- _O QUE FAZER_
A) Responda com base no texto sobre coagulação:
(i) Em que ano foi descrita pela primeira vez a "cascata de coagulação"?
(ii) Na via intrínseca, qual fator é ativado pelo contato com o colágeno subendotelial?
(iii) Em quais três fases o modelo celular divide os processos?
B) Reproduza do texto sobre coagulação tudo o que vai desde "Via Extrínseca" até "da via intrínseca.".

- _TEXTO PARA LEITURA_
*****

Nessa etapa os fatores de coagulação (enzimas e pró enzimas) são ativados pelo endotélio lesionado e culminam na formação de trombina. A conhecida ‘cascata de coagulação’ foi descrita pela primeira vez em 1964; a descrição clássica mostra que um fator ativa o outro até a formação da trombina. Os fatores de coagulação são descritos em número (na ordem em que foram descobertos e não na sequência em que agem na coagulação) e são divididos em vias: intrínseca, extrínseca e comum; a via final comum é representada pela ativação do fator X. Quando ativado (Xa), faz a transformação de protrombina em trombina. Isto leva a conversão de fibrinogênio em fibrina e a estabilização da rede de fibrina, pela ação do fator XIIIa.
Via Intrínseca
Essa via é iniciada com a ativação do fator XII pelo contato com o colágeno subendotelial, além da ativação do fator XI, pré-calicreína e cininogênio de alto peso molecular; o fator XI e a pré-calicreína precisam do cininogênio para se aderir à superfície onde está o fator XIIa. O fator XI, por sua vez, ativa o fator IX; o fator IXa e o fator VIIa se unem a superfície de fosfolipídeos celular e formam uma ‘ponte de cálcio’ que ativa o fator X (aquele da via comum). A trombina também pode ativar o fator XI.
Via Extrínseca
Nessa via do processo, a coagulação é desencadeada pela liberação de fator tecidual – ou tromboplastina tecidual. Junto com o fator VII, forma um complexo de íons cálcio; esse complexo, por sua vez, age ativando o fator X e também pode ativar o fator IX da via intrínseca.
Modelo Celular
Após a detecção de algumas falhas in vivo da cascata de coagulação, foi proposto mais recentemente o modelo celular de coagulação. Ele divide os processos em: iniciação, amplificação e propagação.
A iniciação compreende o momento em que o fluxo de sangue fica exposto a células que produzem fator tecidual, expressado após lesão e exposição subendotelial ou ativação de citocinas em processos inflamatórios; o fator VII, combinado ao fator tecidual, é ativado e forma um complexo que, por sua vez, ativa os fatores IX e X. O fator Xa ativa o fator V e permite a conversão de protrombina em trombina – em pequena quantidade.

*****

- _TRECHOS DOS DADOS_
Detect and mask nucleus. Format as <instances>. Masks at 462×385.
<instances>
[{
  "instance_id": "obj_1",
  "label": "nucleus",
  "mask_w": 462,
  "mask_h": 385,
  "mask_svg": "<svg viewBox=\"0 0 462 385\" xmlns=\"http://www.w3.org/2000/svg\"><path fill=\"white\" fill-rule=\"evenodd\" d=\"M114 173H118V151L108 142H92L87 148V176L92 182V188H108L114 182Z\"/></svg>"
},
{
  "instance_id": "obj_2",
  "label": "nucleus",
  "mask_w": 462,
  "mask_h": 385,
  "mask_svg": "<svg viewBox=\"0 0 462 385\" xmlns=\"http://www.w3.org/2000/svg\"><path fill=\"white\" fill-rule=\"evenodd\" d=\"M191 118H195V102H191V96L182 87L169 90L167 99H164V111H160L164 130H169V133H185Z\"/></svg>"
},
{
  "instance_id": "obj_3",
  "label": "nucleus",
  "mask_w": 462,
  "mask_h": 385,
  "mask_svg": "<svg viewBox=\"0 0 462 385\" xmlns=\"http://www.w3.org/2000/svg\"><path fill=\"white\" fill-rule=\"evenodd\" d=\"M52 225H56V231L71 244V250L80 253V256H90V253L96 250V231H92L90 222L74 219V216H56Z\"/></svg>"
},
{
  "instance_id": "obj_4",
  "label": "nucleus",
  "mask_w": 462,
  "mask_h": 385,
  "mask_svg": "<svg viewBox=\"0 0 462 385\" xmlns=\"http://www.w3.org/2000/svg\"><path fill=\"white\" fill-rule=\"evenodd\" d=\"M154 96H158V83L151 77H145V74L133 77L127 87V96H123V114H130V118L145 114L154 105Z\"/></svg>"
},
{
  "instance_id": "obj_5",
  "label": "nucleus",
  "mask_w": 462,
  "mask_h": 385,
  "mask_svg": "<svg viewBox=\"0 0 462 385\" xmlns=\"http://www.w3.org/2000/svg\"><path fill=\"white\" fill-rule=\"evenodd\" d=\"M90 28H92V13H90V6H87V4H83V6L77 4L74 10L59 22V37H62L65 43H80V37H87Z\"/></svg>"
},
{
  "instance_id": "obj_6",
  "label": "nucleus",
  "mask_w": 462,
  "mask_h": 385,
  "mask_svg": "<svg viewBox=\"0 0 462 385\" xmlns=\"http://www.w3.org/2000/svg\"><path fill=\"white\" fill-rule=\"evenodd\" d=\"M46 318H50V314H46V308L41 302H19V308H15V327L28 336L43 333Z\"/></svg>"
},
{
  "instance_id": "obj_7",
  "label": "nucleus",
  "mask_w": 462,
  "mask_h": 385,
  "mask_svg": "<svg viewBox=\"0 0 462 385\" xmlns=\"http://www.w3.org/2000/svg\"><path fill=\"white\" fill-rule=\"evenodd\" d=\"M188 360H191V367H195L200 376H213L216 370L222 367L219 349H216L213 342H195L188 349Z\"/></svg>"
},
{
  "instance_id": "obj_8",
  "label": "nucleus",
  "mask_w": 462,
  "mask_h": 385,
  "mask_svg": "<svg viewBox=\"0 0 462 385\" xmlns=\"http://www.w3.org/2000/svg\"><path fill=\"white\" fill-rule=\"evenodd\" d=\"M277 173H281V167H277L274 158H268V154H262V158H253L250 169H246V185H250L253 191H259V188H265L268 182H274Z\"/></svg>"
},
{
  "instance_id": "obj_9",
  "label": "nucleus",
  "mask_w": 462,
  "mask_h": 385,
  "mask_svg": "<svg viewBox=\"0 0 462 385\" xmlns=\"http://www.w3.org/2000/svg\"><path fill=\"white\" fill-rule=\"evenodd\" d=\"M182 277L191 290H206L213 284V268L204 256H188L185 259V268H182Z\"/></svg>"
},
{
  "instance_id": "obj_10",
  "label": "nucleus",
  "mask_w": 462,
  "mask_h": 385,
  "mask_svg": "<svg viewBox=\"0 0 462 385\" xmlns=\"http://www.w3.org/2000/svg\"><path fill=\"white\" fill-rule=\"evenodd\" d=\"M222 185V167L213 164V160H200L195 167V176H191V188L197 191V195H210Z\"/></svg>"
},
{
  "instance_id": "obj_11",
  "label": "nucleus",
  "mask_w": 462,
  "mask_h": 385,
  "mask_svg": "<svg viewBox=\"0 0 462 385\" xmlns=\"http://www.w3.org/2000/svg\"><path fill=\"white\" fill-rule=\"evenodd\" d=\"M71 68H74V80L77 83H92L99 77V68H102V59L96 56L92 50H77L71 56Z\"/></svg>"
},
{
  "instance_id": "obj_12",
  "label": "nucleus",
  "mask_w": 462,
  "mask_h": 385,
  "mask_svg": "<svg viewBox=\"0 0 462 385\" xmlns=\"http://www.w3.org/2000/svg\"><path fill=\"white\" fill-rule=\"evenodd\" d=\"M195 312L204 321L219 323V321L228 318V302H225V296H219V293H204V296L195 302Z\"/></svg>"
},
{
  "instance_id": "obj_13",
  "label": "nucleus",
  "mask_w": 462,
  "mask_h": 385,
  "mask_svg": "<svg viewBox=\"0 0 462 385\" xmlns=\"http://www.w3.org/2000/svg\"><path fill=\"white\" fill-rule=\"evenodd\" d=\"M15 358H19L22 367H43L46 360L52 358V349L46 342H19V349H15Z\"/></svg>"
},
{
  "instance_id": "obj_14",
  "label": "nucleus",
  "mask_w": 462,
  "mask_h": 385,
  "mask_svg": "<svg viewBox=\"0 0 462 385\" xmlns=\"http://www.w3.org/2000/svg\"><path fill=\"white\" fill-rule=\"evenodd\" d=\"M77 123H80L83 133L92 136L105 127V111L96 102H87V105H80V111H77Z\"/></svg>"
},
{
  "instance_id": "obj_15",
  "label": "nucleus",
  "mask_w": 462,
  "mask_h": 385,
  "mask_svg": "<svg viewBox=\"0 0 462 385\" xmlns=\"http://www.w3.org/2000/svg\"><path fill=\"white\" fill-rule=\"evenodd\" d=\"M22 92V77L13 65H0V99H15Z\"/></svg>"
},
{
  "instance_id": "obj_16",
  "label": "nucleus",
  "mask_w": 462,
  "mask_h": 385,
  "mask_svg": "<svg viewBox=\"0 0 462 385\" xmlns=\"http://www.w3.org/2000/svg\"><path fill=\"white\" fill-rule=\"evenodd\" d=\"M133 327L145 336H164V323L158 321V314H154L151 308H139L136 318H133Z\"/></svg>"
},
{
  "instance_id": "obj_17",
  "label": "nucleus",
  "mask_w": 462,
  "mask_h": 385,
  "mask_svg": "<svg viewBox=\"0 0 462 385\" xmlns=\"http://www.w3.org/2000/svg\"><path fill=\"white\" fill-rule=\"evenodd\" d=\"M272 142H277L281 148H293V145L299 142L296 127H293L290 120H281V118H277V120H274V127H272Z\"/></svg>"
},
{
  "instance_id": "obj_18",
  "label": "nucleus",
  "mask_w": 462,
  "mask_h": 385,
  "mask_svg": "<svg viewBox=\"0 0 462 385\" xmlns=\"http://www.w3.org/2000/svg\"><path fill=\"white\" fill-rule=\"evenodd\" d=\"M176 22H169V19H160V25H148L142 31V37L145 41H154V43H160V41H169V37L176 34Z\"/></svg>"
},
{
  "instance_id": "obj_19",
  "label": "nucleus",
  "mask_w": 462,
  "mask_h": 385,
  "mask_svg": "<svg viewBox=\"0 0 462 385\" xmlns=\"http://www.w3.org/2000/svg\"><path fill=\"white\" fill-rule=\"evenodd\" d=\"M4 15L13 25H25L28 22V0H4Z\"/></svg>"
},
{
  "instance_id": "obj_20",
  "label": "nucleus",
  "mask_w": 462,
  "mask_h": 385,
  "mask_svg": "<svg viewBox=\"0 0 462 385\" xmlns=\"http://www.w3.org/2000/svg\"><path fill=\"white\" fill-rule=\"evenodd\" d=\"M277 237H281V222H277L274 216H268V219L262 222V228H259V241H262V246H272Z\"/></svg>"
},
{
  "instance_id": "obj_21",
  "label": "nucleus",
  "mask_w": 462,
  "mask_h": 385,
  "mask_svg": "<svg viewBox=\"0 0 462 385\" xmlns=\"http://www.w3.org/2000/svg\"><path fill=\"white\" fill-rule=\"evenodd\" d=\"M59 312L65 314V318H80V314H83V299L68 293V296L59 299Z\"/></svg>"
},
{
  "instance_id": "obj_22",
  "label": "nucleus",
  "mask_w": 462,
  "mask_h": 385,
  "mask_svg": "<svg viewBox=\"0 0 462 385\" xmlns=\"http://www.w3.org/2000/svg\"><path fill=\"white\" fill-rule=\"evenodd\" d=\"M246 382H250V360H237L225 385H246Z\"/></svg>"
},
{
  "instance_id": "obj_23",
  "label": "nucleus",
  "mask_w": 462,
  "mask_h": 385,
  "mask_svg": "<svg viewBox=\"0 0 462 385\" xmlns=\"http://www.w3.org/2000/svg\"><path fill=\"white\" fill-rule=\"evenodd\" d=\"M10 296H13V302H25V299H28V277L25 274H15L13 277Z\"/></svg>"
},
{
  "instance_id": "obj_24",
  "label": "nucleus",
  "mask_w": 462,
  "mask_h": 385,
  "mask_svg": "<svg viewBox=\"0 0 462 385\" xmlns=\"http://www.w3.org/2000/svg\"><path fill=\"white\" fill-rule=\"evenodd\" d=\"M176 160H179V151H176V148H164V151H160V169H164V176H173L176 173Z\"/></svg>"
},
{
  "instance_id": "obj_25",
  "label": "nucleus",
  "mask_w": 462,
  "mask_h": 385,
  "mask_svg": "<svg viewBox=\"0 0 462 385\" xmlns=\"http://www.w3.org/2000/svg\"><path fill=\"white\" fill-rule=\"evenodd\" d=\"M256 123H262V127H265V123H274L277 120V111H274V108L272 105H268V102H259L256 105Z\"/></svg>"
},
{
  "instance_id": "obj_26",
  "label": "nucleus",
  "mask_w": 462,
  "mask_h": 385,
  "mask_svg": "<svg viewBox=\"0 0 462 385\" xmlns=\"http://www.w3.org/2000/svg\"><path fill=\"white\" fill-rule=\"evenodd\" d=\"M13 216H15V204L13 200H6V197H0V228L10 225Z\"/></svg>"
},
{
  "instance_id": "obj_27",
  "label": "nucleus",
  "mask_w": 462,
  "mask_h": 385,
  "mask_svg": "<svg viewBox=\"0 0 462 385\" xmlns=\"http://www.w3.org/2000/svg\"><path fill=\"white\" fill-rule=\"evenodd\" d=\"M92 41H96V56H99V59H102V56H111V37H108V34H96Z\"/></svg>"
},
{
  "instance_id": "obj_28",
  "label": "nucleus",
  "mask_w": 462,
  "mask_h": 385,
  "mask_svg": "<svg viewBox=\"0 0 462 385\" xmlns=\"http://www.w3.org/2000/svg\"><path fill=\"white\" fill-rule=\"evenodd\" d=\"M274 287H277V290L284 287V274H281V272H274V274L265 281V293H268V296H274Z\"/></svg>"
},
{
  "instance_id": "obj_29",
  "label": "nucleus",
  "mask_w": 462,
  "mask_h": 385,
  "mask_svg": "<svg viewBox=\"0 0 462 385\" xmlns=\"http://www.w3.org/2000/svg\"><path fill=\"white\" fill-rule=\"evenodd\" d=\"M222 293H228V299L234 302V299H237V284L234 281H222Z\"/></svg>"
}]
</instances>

*****

- _GABARITO_
A)
(i) Em 1964.
(ii) O fator XII.
(iii) Iniciação, amplificação e propagação.

B)
Via Extrínseca
Nessa via do processo, a coagulação é desencadeada pela liberação de fator tecidual – ou tromboplastina tecidual. Junto com o fator VII, forma um complexo de íons cálcio; esse complexo, por sua vez, age ativando o fator X e também pode ativar o fator IX da via intrínseca.